Los lunes de Anay. Scherzo…

"Los pájaros nunca estudiaron música"
                                                          JESÚS TERRÉS


YO SOLÍA PEDÍRSELO

Él raramente me cantaba,
no sé qué escala utilizaba, la árabe quizá,
diecisiete pulsaciones hasta la octava o la china,
cinco. Era microtonal, inarmónica,
su pentagrama era de clave baja,
pero no sé cuánto más baja que el barítono
iba, el do por debajo del do medio o
más bajo, descendiendo hacia aquellas regiones minerales, yo solía
pedírselo directamente, tumbada
a lo largo de él, y diciéndole,
suavemente, en confianza, "Hazme algunas notas graves",
y él,
abría su amplia boca, de labios delgados, sin oído musical,
y buscaba en las profundidades un aliento
cerca de los primeros yacimientos de pizarra,
haciendo los sonidos masculinos, y si yo hubiese estado
terminando, lo haría otra vez, una nota entera
surgiendo lentamente como la burbuja central
de un nivel. Creo que él amaba ser amado,
creo que esas eran las cadencias,
plagales, de una buena, vivida vida.
A él le gustó durante mucho tiempo, tónica,
dominante, subdominante, y ahora
yo quiero volver a aprender los intervalos,
viajar con un hombre entre las terceras y las quintas,
aumentadas, disminuidas, con un toque ligero,
sforzando, rallentando, agitato, las habituales
adoraciones y consentimientos, y evidentemente lo que yo realmente
quiero son algunas notas bajas.

                                                       SHARON OLDS
                                                       (Versión de Joan Margarit y Eduard Lezcano Margarit) 





Feliz lunes.

Un beso,

Anay

lunes, 11 de noviembre de 2024

Los lunes de Anay.

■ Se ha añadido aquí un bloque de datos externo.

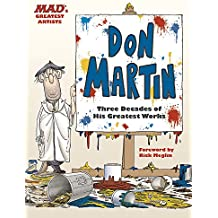 MAD's Greatest Artists: Don Martin: Three Decades of His Greatest Works
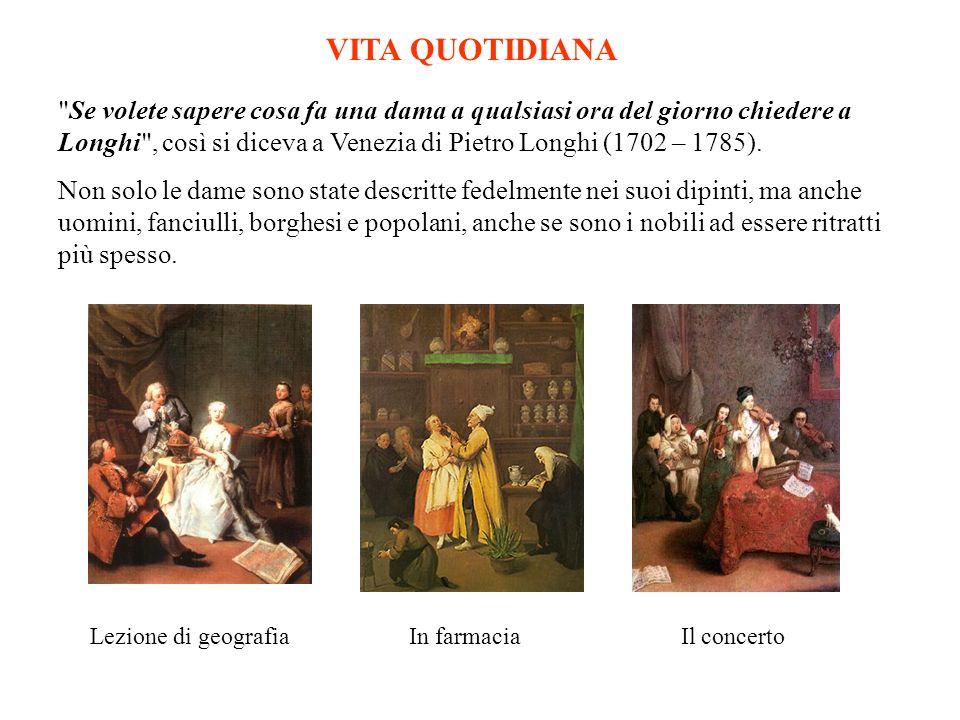 Se volete sapere cosa fa una dama a qualsiasi ora del giorno chiedere a Longhi , così si diceva a Venezia di Pietro Longhi (1702 – 1785).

Diezmos...








"La cita no pactada"

                             PIEDAD BONNETT


SIN LLAVES Y A OSCURAS

Era uno de esos días en que todo sale bien.
Había limpiado la casa y escrito
dos o tres poemas que me gustaban.
No pedía más.
Entonces salí al pasillo para tirar la basura
y detrás de mí, por una correntada,
la puerta se cerró.
Quedé sin llaves y a oscuras
sintiendo las voces de mis vecinos
a través de sus puertas.
Es transitorio, me dije;
pero así también podría ser la muerte:
un pasillo oscuro,
una puerta cerrada con la llave adentro
la basura en la mano.

                                       FABIÁN CASAS



Feliz lunes.

Un beso,

Anay

lunes, 4 de noviembre de 2024

Los lunes de Anay. Sin título

"en este instante por el mundo"

                                               JULIETA VALERO


EL DOLOR

El dolor no humaniza, no ennoblece,
no nos hace mejores ni nos salva,
nada lo justifica ni lo anula.
El dolor no perdona ni inmuniza,
no fortalece o dulcifica el alma,
no crea nada y nada lo destruye.
El dolor siempre existe y siempre vuelve,
ninguno de sus actos es el último
y todos pueden ser definitivos.
El dolor más horrible siempre puede
ser más intenso aún y ser eterno.
Siempre va acompañado por el miedo
y los dos se alimentan uno a otro.

                                                   AMALIA BAUTISTA




Feliz lunes.

Un beso,

Anay

lunes, 28 de octubre de 2024

Los lunes de Anay. Lindes...

(Te) escribo junto a nuestro ventanal. Es una tarde lenta y silenciosa. Pasan algunas nubes altas ante la quietud los árboles y la ausencia de gorriones mientras espero la penumbra del atardecer. Podría contemplar este atardecer y ver dispersarse la luz sobre los tejados y las cumbres de los montes hasta el hasta la salida de las estrellas. Lo he hecho en otras épocas, en otros paisajes. Porque hay algo indecible en el extinguirse de la luz.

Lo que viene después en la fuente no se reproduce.